» 本文
╔══

Smoke – 映画系ダイアローグ・マガジン

煙草の煙に目を細めると、照明を浴びたり、隠れたり、表と裏をいったりきたりする魅力的な人たちがいる。映画からそのほかのジャンルまで、愛すべき人たちにクローズアップする、ダイアローグ・マガジン。

【映画監督 石井裕也】「やるべきことが、期せずしてわかりやすくなった」

聞き手:原田満生 写真:Sai 文:大谷道子

INDEX

  1. 誰が見るか、どう楽しませるか
  2. 「俺、間違ってない」と確認したかった
  3. 現場人であり続けるということ
  4. 人を感動させるパワーは、ごく単純なものに宿る

I=石井裕也 / H=原田満生

誰が見るか、どう楽しませるか

H
石井くん、ビール?
I
そうですね、ビールを。
H
っていうか、おめでとうございます。お子さんご誕生。
——
おめでとうございます。
I
ありがとうございます。
H
煙草、やめたんだっけ。子どものため?
I
まあ、いろいろです。
H
そうか。今、どうしてんの? 暇でしょ、最近。
I
暇じゃないっすよ(笑)。来週、映画のダビングなんで。
H
あ、そうなの。

╚══

» 表示データ

╔══

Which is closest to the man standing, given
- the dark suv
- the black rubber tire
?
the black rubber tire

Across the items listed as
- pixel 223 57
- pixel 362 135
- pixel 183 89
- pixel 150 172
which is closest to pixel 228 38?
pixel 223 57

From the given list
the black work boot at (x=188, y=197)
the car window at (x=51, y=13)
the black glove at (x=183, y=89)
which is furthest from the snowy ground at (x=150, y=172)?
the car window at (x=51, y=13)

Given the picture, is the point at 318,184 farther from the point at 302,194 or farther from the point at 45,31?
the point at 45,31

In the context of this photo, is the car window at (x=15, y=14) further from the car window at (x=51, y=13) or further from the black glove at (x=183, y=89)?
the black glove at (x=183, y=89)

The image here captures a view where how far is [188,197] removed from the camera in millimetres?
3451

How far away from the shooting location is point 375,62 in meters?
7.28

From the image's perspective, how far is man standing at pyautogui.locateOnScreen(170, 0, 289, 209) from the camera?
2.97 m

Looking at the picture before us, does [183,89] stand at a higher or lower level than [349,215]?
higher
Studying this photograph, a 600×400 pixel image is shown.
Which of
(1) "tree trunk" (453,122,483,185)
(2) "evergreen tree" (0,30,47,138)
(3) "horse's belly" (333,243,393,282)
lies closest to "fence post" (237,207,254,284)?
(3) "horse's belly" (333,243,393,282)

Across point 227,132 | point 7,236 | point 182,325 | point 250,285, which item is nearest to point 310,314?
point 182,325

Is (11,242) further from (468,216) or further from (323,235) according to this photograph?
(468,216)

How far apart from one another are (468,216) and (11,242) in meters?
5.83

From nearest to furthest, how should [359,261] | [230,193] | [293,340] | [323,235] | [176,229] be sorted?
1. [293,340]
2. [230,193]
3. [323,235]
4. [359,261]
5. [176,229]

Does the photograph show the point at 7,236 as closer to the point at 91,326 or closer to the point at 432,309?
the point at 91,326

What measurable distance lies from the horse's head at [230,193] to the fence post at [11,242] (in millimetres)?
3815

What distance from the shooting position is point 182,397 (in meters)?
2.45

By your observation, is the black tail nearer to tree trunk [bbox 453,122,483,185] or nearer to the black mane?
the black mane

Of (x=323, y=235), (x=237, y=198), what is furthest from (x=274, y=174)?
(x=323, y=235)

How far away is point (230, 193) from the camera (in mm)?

╚══

» 課題 1
上のデータの行のうち、「Across point 227,132」を含む行から最後の行までを、一字も変えずに書き写してください。
» 課題 2
映画監督の石井裕也へのインタビュー記事について、最後に示された発言の後から続きを書いてください。

» 期待される出力 1
Across point 227,132 | point 7,236 | point 182,325 | point 250,285, which item is nearest to point 310,314?
point 182,325

Is (11,242) further from (468,216) or further from (323,235) according to this photograph?
(468,216)

How far apart from one another are (468,216) and (11,242) in meters?
5.83

From nearest to furthest, how should [359,261] | [230,193] | [293,340] | [323,235] | [176,229] be sorted?
1. [293,340]
2. [230,193]
3. [323,235]
4. [359,261]
5. [176,229]

Does the photograph show the point at 7,236 as closer to the point at 91,326 or closer to the point at 432,309?
the point at 91,326

What measurable distance lies from the horse's head at [230,193] to the fence post at [11,242] (in millimetres)?
3815

What distance from the shooting position is point 182,397 (in meters)?
2.45

By your observation, is the black tail nearer to tree trunk [bbox 453,122,483,185] or nearer to the black mane?
the black mane

Of (x=323, y=235), (x=237, y=198), what is furthest from (x=274, y=174)?
(x=323, y=235)

How far away is point (230, 193) from the camera (in mm)?

» 期待される出力 2
I
昨日、深夜4時に最後の劇伴(音楽)作業が終わって。だから、忙しいんです。……これって、何に載るんでしたっけ?
H
タブロイド。俺が発行する。
I
誰でも見られるんですか?
H
わからない。まだ決めてない。
I
もう誰かとやったんですか?
H
やってない。実は、お前が最初なの。
I
じゃあ、パイロット版的な。
H
そう。だから、最後になるかもしれない(笑)。……でもさ、外に出るとき、いつも着飾ってしゃべってるでしょ? 映画の宣伝だと。
I
まあ、それはそうですよ。宣伝なので。
H
インタビューでも、何かテーマがあったりして。写真も、ものすごく難しい顔してて……でも、もっと違うところがあるんじゃないかと思ったんだよ。俺が知ってる石井裕也は、もっと違うんじゃないかって。
I
フフフ。原田さんとふたりで飲みに行っても、同級生とふたりでいるときとは違いますから。
H
そうなんだよ。石井って、意外と出さないんだよ、素を。
——
礼儀正しい方ですし。
H
もしかしたら、おせっかいな話かもしれないよね。いくらこっちが素の部分を引き出したいって思っても、本人としては「そこは触らないでくれ」ってことかもしれない。だから今日は、ものすごく手探りなんだよ。もっといえば、こんな対談やる意味あるんですか? という。
I
やる意味……わかんないですね、それは。何もいいことなかったりして(笑)。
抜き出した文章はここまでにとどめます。